======== TEXT SEGMENT ========
Mashinka, I wanted to return to your invitation to comment on this article(which I had at first chosen not to read given your above comment) and take in the subsequent two articles that have been discussed.

I have only today read this article which for me is an arrogance when you consider what the subject purports to be and how much the author talks about herself and her life events as if equating status with Dame Margot Fonteyn.

This article is both vulgar in content and writing style.

I had the good fortune to follow Dame Margot's career in London from September 1961 until her last performance.

I am also appalled at the style and tone of the recent Daily Mail and Telegraph articles concerning both Dame Margot Fonteyn and Rudolph Nureyev wherein the portrayals of these great artists of the dance have been re-invented by those who have had little contact with either of them and yet express opinions which cannot be substantiated.

Here in all three articles we find tabloid journalism when the status of the subjects, deserve an analysis of existing texts of their lives and especially testament made by colleagues

who knew them really well.
========
- **THINGS TO DO**:
1) Transcribe from the Fonteyn comment, starting with "I had the good" and going on through "them really well.".
2) Extend the Fonteyn comment onward from its final sentence.
======== GIVEN DATA ========
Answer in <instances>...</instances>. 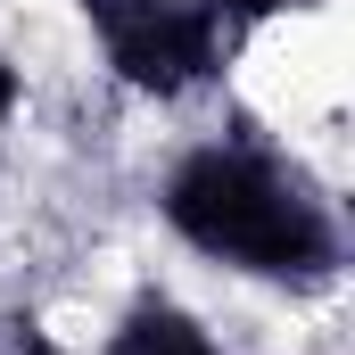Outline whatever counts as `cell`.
<instances>
[{"mask_svg": "<svg viewBox=\"0 0 355 355\" xmlns=\"http://www.w3.org/2000/svg\"><path fill=\"white\" fill-rule=\"evenodd\" d=\"M157 215L182 248H198L207 265H232L248 281H281V289H322L347 265V232L339 207L297 174L265 141H198L182 149Z\"/></svg>", "mask_w": 355, "mask_h": 355, "instance_id": "cell-1", "label": "cell"}, {"mask_svg": "<svg viewBox=\"0 0 355 355\" xmlns=\"http://www.w3.org/2000/svg\"><path fill=\"white\" fill-rule=\"evenodd\" d=\"M17 99H25V83H17V67H8V58H0V124H8V116H17Z\"/></svg>", "mask_w": 355, "mask_h": 355, "instance_id": "cell-5", "label": "cell"}, {"mask_svg": "<svg viewBox=\"0 0 355 355\" xmlns=\"http://www.w3.org/2000/svg\"><path fill=\"white\" fill-rule=\"evenodd\" d=\"M107 355H223V339L190 314V306H174V297H132L124 314H116V331H107Z\"/></svg>", "mask_w": 355, "mask_h": 355, "instance_id": "cell-3", "label": "cell"}, {"mask_svg": "<svg viewBox=\"0 0 355 355\" xmlns=\"http://www.w3.org/2000/svg\"><path fill=\"white\" fill-rule=\"evenodd\" d=\"M75 8H83L107 75L141 99H182V91L215 83L223 58L240 50L207 0H75Z\"/></svg>", "mask_w": 355, "mask_h": 355, "instance_id": "cell-2", "label": "cell"}, {"mask_svg": "<svg viewBox=\"0 0 355 355\" xmlns=\"http://www.w3.org/2000/svg\"><path fill=\"white\" fill-rule=\"evenodd\" d=\"M207 8H215V17H223V33L240 42V33H257L265 17H281V8H297V0H207Z\"/></svg>", "mask_w": 355, "mask_h": 355, "instance_id": "cell-4", "label": "cell"}]
</instances>
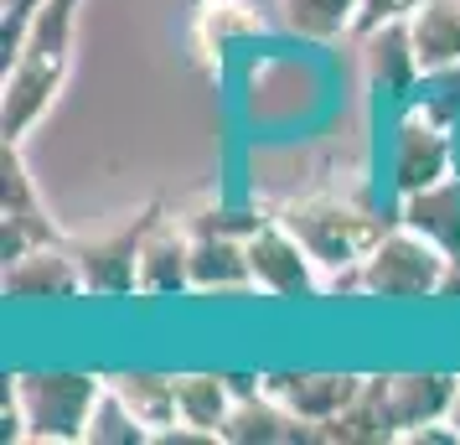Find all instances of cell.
<instances>
[{
  "mask_svg": "<svg viewBox=\"0 0 460 445\" xmlns=\"http://www.w3.org/2000/svg\"><path fill=\"white\" fill-rule=\"evenodd\" d=\"M0 290H5V300H73V296H88L78 254H73L67 238L63 244H37V249H26V254L5 259Z\"/></svg>",
  "mask_w": 460,
  "mask_h": 445,
  "instance_id": "30bf717a",
  "label": "cell"
},
{
  "mask_svg": "<svg viewBox=\"0 0 460 445\" xmlns=\"http://www.w3.org/2000/svg\"><path fill=\"white\" fill-rule=\"evenodd\" d=\"M383 388H388V414L403 435L414 424L445 420L456 404L460 378H450V373H383Z\"/></svg>",
  "mask_w": 460,
  "mask_h": 445,
  "instance_id": "2e32d148",
  "label": "cell"
},
{
  "mask_svg": "<svg viewBox=\"0 0 460 445\" xmlns=\"http://www.w3.org/2000/svg\"><path fill=\"white\" fill-rule=\"evenodd\" d=\"M109 388L129 404V414L150 430V441L176 424V373H155V368H119L109 373Z\"/></svg>",
  "mask_w": 460,
  "mask_h": 445,
  "instance_id": "d6986e66",
  "label": "cell"
},
{
  "mask_svg": "<svg viewBox=\"0 0 460 445\" xmlns=\"http://www.w3.org/2000/svg\"><path fill=\"white\" fill-rule=\"evenodd\" d=\"M445 420H450V424L460 430V388H456V404H450V414H445Z\"/></svg>",
  "mask_w": 460,
  "mask_h": 445,
  "instance_id": "484cf974",
  "label": "cell"
},
{
  "mask_svg": "<svg viewBox=\"0 0 460 445\" xmlns=\"http://www.w3.org/2000/svg\"><path fill=\"white\" fill-rule=\"evenodd\" d=\"M409 37H414L424 78L460 67V0H424L409 16Z\"/></svg>",
  "mask_w": 460,
  "mask_h": 445,
  "instance_id": "ac0fdd59",
  "label": "cell"
},
{
  "mask_svg": "<svg viewBox=\"0 0 460 445\" xmlns=\"http://www.w3.org/2000/svg\"><path fill=\"white\" fill-rule=\"evenodd\" d=\"M439 300H460V259H450V270L439 280Z\"/></svg>",
  "mask_w": 460,
  "mask_h": 445,
  "instance_id": "d4e9b609",
  "label": "cell"
},
{
  "mask_svg": "<svg viewBox=\"0 0 460 445\" xmlns=\"http://www.w3.org/2000/svg\"><path fill=\"white\" fill-rule=\"evenodd\" d=\"M315 441H341V445H383V441H398V424L394 414H388V388H383V373H373V378H362V388H357V399L336 414V420H326L321 430H315Z\"/></svg>",
  "mask_w": 460,
  "mask_h": 445,
  "instance_id": "e0dca14e",
  "label": "cell"
},
{
  "mask_svg": "<svg viewBox=\"0 0 460 445\" xmlns=\"http://www.w3.org/2000/svg\"><path fill=\"white\" fill-rule=\"evenodd\" d=\"M249 275H253V290L270 300H305V296H321V264L311 259V249L285 228V218H259L249 228Z\"/></svg>",
  "mask_w": 460,
  "mask_h": 445,
  "instance_id": "ba28073f",
  "label": "cell"
},
{
  "mask_svg": "<svg viewBox=\"0 0 460 445\" xmlns=\"http://www.w3.org/2000/svg\"><path fill=\"white\" fill-rule=\"evenodd\" d=\"M388 171H394L398 197L456 176V129H450V114L439 104H429V99L403 109V120L394 125V146H388Z\"/></svg>",
  "mask_w": 460,
  "mask_h": 445,
  "instance_id": "5b68a950",
  "label": "cell"
},
{
  "mask_svg": "<svg viewBox=\"0 0 460 445\" xmlns=\"http://www.w3.org/2000/svg\"><path fill=\"white\" fill-rule=\"evenodd\" d=\"M398 223L439 244L450 259H460V176H445L435 187H419L398 197Z\"/></svg>",
  "mask_w": 460,
  "mask_h": 445,
  "instance_id": "9a60e30c",
  "label": "cell"
},
{
  "mask_svg": "<svg viewBox=\"0 0 460 445\" xmlns=\"http://www.w3.org/2000/svg\"><path fill=\"white\" fill-rule=\"evenodd\" d=\"M223 441H233V445H290V441H315V430L305 420H295L274 394L249 388V394H238V404H233L228 424H223Z\"/></svg>",
  "mask_w": 460,
  "mask_h": 445,
  "instance_id": "4fadbf2b",
  "label": "cell"
},
{
  "mask_svg": "<svg viewBox=\"0 0 460 445\" xmlns=\"http://www.w3.org/2000/svg\"><path fill=\"white\" fill-rule=\"evenodd\" d=\"M233 404H238V388L228 373H176V424H197L223 441Z\"/></svg>",
  "mask_w": 460,
  "mask_h": 445,
  "instance_id": "ffe728a7",
  "label": "cell"
},
{
  "mask_svg": "<svg viewBox=\"0 0 460 445\" xmlns=\"http://www.w3.org/2000/svg\"><path fill=\"white\" fill-rule=\"evenodd\" d=\"M104 383L109 373H73V368L5 378V399L22 414V445H78Z\"/></svg>",
  "mask_w": 460,
  "mask_h": 445,
  "instance_id": "7a4b0ae2",
  "label": "cell"
},
{
  "mask_svg": "<svg viewBox=\"0 0 460 445\" xmlns=\"http://www.w3.org/2000/svg\"><path fill=\"white\" fill-rule=\"evenodd\" d=\"M362 73H367V84L388 88V93H409L424 78L409 22H383L373 31H362Z\"/></svg>",
  "mask_w": 460,
  "mask_h": 445,
  "instance_id": "5bb4252c",
  "label": "cell"
},
{
  "mask_svg": "<svg viewBox=\"0 0 460 445\" xmlns=\"http://www.w3.org/2000/svg\"><path fill=\"white\" fill-rule=\"evenodd\" d=\"M166 212L161 202H146V208L125 218L114 234H99V238H78L73 254H78V270H84V290L88 296H135L140 290V249H146L150 228L161 223Z\"/></svg>",
  "mask_w": 460,
  "mask_h": 445,
  "instance_id": "8992f818",
  "label": "cell"
},
{
  "mask_svg": "<svg viewBox=\"0 0 460 445\" xmlns=\"http://www.w3.org/2000/svg\"><path fill=\"white\" fill-rule=\"evenodd\" d=\"M424 0H362V22H357V37L362 31H373L383 22H409Z\"/></svg>",
  "mask_w": 460,
  "mask_h": 445,
  "instance_id": "cb8c5ba5",
  "label": "cell"
},
{
  "mask_svg": "<svg viewBox=\"0 0 460 445\" xmlns=\"http://www.w3.org/2000/svg\"><path fill=\"white\" fill-rule=\"evenodd\" d=\"M259 388L274 394L295 420H305L311 430H321V424L336 420V414L357 399L362 373H264Z\"/></svg>",
  "mask_w": 460,
  "mask_h": 445,
  "instance_id": "8fae6325",
  "label": "cell"
},
{
  "mask_svg": "<svg viewBox=\"0 0 460 445\" xmlns=\"http://www.w3.org/2000/svg\"><path fill=\"white\" fill-rule=\"evenodd\" d=\"M84 441H88V445H150V430L135 420V414H129V404L104 383V394H99L93 414H88Z\"/></svg>",
  "mask_w": 460,
  "mask_h": 445,
  "instance_id": "603a6c76",
  "label": "cell"
},
{
  "mask_svg": "<svg viewBox=\"0 0 460 445\" xmlns=\"http://www.w3.org/2000/svg\"><path fill=\"white\" fill-rule=\"evenodd\" d=\"M191 290V234L187 223L161 218L140 249V290L135 296H181Z\"/></svg>",
  "mask_w": 460,
  "mask_h": 445,
  "instance_id": "7c38bea8",
  "label": "cell"
},
{
  "mask_svg": "<svg viewBox=\"0 0 460 445\" xmlns=\"http://www.w3.org/2000/svg\"><path fill=\"white\" fill-rule=\"evenodd\" d=\"M279 22L305 42H341L362 22V0H274Z\"/></svg>",
  "mask_w": 460,
  "mask_h": 445,
  "instance_id": "44dd1931",
  "label": "cell"
},
{
  "mask_svg": "<svg viewBox=\"0 0 460 445\" xmlns=\"http://www.w3.org/2000/svg\"><path fill=\"white\" fill-rule=\"evenodd\" d=\"M228 212H202V218H181L191 234V290L197 296H243L253 290L249 275V228L259 218L243 223H223Z\"/></svg>",
  "mask_w": 460,
  "mask_h": 445,
  "instance_id": "52a82bcc",
  "label": "cell"
},
{
  "mask_svg": "<svg viewBox=\"0 0 460 445\" xmlns=\"http://www.w3.org/2000/svg\"><path fill=\"white\" fill-rule=\"evenodd\" d=\"M285 218V228H290L311 259L321 264V275H341V270H357L362 254L377 244L383 234V223H377L373 212L352 208L347 197H332V191H315V197H295L279 208Z\"/></svg>",
  "mask_w": 460,
  "mask_h": 445,
  "instance_id": "3957f363",
  "label": "cell"
},
{
  "mask_svg": "<svg viewBox=\"0 0 460 445\" xmlns=\"http://www.w3.org/2000/svg\"><path fill=\"white\" fill-rule=\"evenodd\" d=\"M37 244H63V228L52 223L42 191L22 161V146L0 140V259H16Z\"/></svg>",
  "mask_w": 460,
  "mask_h": 445,
  "instance_id": "9c48e42d",
  "label": "cell"
},
{
  "mask_svg": "<svg viewBox=\"0 0 460 445\" xmlns=\"http://www.w3.org/2000/svg\"><path fill=\"white\" fill-rule=\"evenodd\" d=\"M264 26L270 22L253 11L249 0H202V5H197V47H202V52H217V47H228L233 37H259Z\"/></svg>",
  "mask_w": 460,
  "mask_h": 445,
  "instance_id": "7402d4cb",
  "label": "cell"
},
{
  "mask_svg": "<svg viewBox=\"0 0 460 445\" xmlns=\"http://www.w3.org/2000/svg\"><path fill=\"white\" fill-rule=\"evenodd\" d=\"M78 5L84 0H42L22 47L0 63V140L22 146L42 125L47 109L58 104L78 42Z\"/></svg>",
  "mask_w": 460,
  "mask_h": 445,
  "instance_id": "6da1fadb",
  "label": "cell"
},
{
  "mask_svg": "<svg viewBox=\"0 0 460 445\" xmlns=\"http://www.w3.org/2000/svg\"><path fill=\"white\" fill-rule=\"evenodd\" d=\"M450 270V254L414 234L409 223L383 228L377 244L357 264V290L373 300H439V280Z\"/></svg>",
  "mask_w": 460,
  "mask_h": 445,
  "instance_id": "277c9868",
  "label": "cell"
}]
</instances>
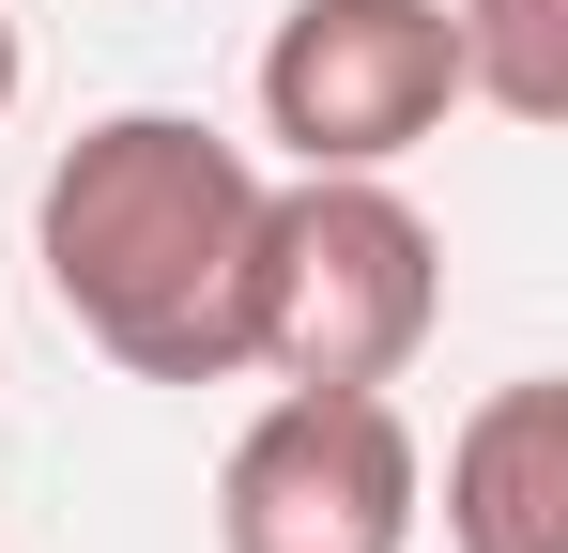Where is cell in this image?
<instances>
[{
  "label": "cell",
  "instance_id": "cell-1",
  "mask_svg": "<svg viewBox=\"0 0 568 553\" xmlns=\"http://www.w3.org/2000/svg\"><path fill=\"white\" fill-rule=\"evenodd\" d=\"M262 154L215 139L200 108H108L62 139L31 200L47 292L78 339L139 384H231L246 369V292H262Z\"/></svg>",
  "mask_w": 568,
  "mask_h": 553
},
{
  "label": "cell",
  "instance_id": "cell-2",
  "mask_svg": "<svg viewBox=\"0 0 568 553\" xmlns=\"http://www.w3.org/2000/svg\"><path fill=\"white\" fill-rule=\"evenodd\" d=\"M446 323V247L384 170H292L262 200V292L246 369L277 384H399Z\"/></svg>",
  "mask_w": 568,
  "mask_h": 553
},
{
  "label": "cell",
  "instance_id": "cell-3",
  "mask_svg": "<svg viewBox=\"0 0 568 553\" xmlns=\"http://www.w3.org/2000/svg\"><path fill=\"white\" fill-rule=\"evenodd\" d=\"M430 461L384 384H277L215 461V553H415Z\"/></svg>",
  "mask_w": 568,
  "mask_h": 553
},
{
  "label": "cell",
  "instance_id": "cell-4",
  "mask_svg": "<svg viewBox=\"0 0 568 553\" xmlns=\"http://www.w3.org/2000/svg\"><path fill=\"white\" fill-rule=\"evenodd\" d=\"M462 108L446 0H292L262 31V139L292 170H399Z\"/></svg>",
  "mask_w": 568,
  "mask_h": 553
},
{
  "label": "cell",
  "instance_id": "cell-5",
  "mask_svg": "<svg viewBox=\"0 0 568 553\" xmlns=\"http://www.w3.org/2000/svg\"><path fill=\"white\" fill-rule=\"evenodd\" d=\"M446 553H568V384L523 369L446 431Z\"/></svg>",
  "mask_w": 568,
  "mask_h": 553
},
{
  "label": "cell",
  "instance_id": "cell-6",
  "mask_svg": "<svg viewBox=\"0 0 568 553\" xmlns=\"http://www.w3.org/2000/svg\"><path fill=\"white\" fill-rule=\"evenodd\" d=\"M462 31V92L507 123H568V0H446Z\"/></svg>",
  "mask_w": 568,
  "mask_h": 553
},
{
  "label": "cell",
  "instance_id": "cell-7",
  "mask_svg": "<svg viewBox=\"0 0 568 553\" xmlns=\"http://www.w3.org/2000/svg\"><path fill=\"white\" fill-rule=\"evenodd\" d=\"M0 108H16V16H0Z\"/></svg>",
  "mask_w": 568,
  "mask_h": 553
}]
</instances>
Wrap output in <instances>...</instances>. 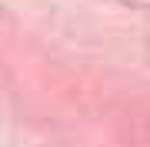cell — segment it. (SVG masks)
I'll list each match as a JSON object with an SVG mask.
<instances>
[]
</instances>
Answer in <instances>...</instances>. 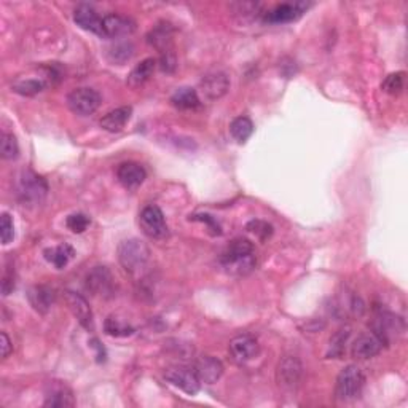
========
- **TASK-BY-TASK ANSWERS**:
1)
I had the good fortune to follow Dame Margot's career in London from September 1961 until her last performance.

I am also appalled at the style and tone of the recent Daily Mail and Telegraph articles concerning both Dame Margot Fonteyn and Rudolph Nureyev wherein the portrayals of these great artists of the dance have been re-invented by those who have had little contact with either of them and yet express opinions which cannot be substantiated.

Here in all three articles we find tabloid journalism when the status of the subjects, deserve an analysis of existing texts of their lives and especially testament made by colleagues

who knew them really well.

2)
So far in books by various authors, there is a distinct problem in the use of oral history as regrettably, witnesses, too frequently begin to establish themselves as historical figures

with their contributions.

In the case of the subjects of this new film as presented in both the Daily Mail and the Daily Telegraph, there is a failure in journalism. The personality and facts of their lives get smothered in the welter of promoting the film as revealing something shocking or tawdry. Nor, do we find substantive evidence for the least savoury

comments made which innopac referred to, " What concerns me is that this will become the new historical truth."

Both Dame Margot and Rudolf Nureyev had had big hearts and a generosity of spirit. The vast majority of us will remember them for this and their relationships with hundreds of people whose names will neither appear in any book or newspaper article nor most probably any film, but who loved them.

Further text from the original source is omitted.